Proteins derived by recombinant technologies must be characterized to ensure quality, consistency and optimal production. These properties are usually assayed following purification procedures that are time consuming and labor intensive. Here, we describe a native mass spectrometry (MS) approach, direct-MS, for rapid characterization of intact overexpressed proteins immediately from crude samples. In this protocol, we discuss the multiple applications of the method and outline the necessary steps required for sample preparation, data collection and interpretation of results. We begin with the sample preparation workflows, which are relevant for recombinant proteins produced within bacteria, those analyzed straight from crude cell lysate, and secreted proteins generated in eukaryotic expression systems that are assessed directly from the growth culture medium. We continue with the mass acquisition steps that enable immediate definition of properties such as expressibility, solubility, assembly state, folding, overall structure, stability, post-translational modifications and associations with biomolecules. We demonstrate the applicability of the method by presenting the characterization of a computationally designed toxin–antitoxin heterodimer, activity and protein-interaction determination of a regulatory protein and detailed glycosylation analysis of a designed intact antibody. Overall, we describe a simple and rapid protocol that is relevant to both prokaryotic and eukaryotic expression systems and can be carried out on multiple mass spectrometers, such as Orbitrap and quadrupole time-of-flight (QTOF)-based mass spectroscopy platforms, that enable intact protein detection. The procedure takes from 30 min to several hours, from sample collection to data acquisition, depending on the depth of MS analysis.

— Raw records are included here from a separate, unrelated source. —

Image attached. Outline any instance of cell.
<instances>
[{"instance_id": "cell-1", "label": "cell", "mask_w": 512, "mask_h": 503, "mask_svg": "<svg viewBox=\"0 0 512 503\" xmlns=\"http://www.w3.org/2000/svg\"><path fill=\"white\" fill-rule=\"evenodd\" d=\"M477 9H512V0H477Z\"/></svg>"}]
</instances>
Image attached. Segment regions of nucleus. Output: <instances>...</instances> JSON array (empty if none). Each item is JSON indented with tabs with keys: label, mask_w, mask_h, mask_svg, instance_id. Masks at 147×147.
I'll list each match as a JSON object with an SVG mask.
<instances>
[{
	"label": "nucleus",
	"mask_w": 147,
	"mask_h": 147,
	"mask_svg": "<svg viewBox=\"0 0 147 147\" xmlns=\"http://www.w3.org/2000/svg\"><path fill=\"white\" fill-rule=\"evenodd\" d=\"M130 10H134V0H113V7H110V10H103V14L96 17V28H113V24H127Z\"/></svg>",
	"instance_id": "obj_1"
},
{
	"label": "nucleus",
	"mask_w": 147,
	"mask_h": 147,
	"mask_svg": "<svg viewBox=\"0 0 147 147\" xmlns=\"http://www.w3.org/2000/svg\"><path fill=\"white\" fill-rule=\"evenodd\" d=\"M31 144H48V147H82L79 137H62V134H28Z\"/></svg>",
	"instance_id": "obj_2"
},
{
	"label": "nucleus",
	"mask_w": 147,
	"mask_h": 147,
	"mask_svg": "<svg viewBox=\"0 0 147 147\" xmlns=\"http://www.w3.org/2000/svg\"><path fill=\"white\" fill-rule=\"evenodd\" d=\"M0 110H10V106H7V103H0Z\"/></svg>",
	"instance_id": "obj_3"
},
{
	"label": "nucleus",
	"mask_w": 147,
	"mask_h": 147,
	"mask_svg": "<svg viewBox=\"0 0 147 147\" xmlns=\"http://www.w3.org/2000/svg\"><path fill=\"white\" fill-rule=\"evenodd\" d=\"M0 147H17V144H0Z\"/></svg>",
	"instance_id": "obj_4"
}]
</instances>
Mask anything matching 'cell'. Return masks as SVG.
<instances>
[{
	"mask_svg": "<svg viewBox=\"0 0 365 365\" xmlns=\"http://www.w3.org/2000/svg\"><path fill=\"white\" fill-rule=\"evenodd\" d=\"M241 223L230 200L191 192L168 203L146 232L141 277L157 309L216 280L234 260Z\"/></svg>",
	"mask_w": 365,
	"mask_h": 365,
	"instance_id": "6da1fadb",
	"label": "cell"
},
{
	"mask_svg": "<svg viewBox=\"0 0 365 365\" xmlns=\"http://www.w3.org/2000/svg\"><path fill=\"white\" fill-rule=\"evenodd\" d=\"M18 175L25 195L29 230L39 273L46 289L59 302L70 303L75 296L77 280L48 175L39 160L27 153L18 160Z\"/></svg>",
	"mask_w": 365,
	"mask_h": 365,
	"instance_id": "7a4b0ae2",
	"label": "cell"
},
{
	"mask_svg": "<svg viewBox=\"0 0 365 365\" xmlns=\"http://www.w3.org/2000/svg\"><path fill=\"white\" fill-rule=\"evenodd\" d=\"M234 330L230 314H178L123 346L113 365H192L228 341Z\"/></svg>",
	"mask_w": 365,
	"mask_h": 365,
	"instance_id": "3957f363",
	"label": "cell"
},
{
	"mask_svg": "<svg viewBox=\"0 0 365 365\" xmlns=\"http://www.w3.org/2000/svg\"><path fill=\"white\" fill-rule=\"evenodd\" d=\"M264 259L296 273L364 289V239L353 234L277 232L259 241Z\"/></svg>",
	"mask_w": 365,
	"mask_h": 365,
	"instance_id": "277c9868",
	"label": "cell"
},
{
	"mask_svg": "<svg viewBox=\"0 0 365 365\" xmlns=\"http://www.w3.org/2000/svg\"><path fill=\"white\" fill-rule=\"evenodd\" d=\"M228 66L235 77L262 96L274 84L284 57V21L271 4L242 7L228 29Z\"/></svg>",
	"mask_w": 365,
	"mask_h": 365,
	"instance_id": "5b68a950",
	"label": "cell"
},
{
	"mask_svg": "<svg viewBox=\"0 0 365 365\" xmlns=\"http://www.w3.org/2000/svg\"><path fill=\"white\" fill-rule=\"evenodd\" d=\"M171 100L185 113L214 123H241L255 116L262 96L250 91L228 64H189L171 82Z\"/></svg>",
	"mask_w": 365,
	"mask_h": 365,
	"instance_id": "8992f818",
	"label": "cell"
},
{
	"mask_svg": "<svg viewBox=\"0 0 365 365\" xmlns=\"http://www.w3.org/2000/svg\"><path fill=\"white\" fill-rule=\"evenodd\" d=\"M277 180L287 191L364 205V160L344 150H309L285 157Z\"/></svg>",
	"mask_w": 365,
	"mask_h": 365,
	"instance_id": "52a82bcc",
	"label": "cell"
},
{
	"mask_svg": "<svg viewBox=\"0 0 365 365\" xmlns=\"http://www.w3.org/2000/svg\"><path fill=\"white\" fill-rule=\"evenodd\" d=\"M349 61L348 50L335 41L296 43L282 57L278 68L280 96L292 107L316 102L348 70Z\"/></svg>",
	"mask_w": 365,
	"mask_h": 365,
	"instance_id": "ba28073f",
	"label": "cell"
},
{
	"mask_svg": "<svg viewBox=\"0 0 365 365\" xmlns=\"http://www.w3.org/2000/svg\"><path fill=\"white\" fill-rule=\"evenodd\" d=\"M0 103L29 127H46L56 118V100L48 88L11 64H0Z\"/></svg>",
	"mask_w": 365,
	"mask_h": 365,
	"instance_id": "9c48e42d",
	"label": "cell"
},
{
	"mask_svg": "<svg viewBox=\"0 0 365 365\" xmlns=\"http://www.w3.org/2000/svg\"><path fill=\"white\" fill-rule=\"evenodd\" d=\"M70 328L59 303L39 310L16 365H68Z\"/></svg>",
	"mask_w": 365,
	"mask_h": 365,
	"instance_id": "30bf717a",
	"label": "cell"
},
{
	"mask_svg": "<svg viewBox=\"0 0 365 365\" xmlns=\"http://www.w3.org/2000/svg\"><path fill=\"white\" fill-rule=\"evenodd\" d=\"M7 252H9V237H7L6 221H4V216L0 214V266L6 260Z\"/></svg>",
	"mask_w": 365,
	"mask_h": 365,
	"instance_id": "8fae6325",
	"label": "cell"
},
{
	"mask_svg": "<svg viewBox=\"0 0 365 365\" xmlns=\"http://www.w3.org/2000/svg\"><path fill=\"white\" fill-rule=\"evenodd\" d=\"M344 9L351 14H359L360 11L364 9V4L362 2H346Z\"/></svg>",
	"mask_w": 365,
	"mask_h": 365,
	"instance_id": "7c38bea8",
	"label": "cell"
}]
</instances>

必须对重组技术衍生的蛋白质进行表征，以确保质量、一致性和最佳生产。这些特性通常在费时费力的纯化程序之后进行测定。在这里，我们描述了一种原生质谱 (MS) 方法，直接 MS，用于立即从粗样品中快速表征完整的过表达蛋白质。在本协议中，我们讨论了该方法的多种应用，并概述了样品制备、数据收集和结果解释所需的必要步骤。我们从样品制备工作流程开始，这些工作流程与细菌中产生的重组蛋白相关，这些重组蛋白直接从粗细胞裂解物中进行分析，以及在真核表达系统中产生的分泌蛋白，这些蛋白直接从生长培养基中进行评估。我们继续进行质量采集步骤，这些步骤能够立即定义特性，例如可表达性、溶解度、组装状态、折叠、整体结构、稳定性、翻译后修饰以及与生物分子的关联。我们通过展示计算设计的毒素-抗毒素异二聚体的表征、调节蛋白的活性和蛋白质相互作用测定以及设计的完整抗体的详细糖基化分析来证明该方法的适用性。总体而言，我们描述了一种与原核和真核表达系统相关的简单快速的协议，并且可以在多个质谱仪上进行，例如基于 Orbitrap 和四极杆飞行时间 (QTOF) 的质谱平台，可实现完整蛋白质的检测。该过程需要 30 分钟到几个小时，从样品收集到数据采集，具体取决于 MS 分析的深度。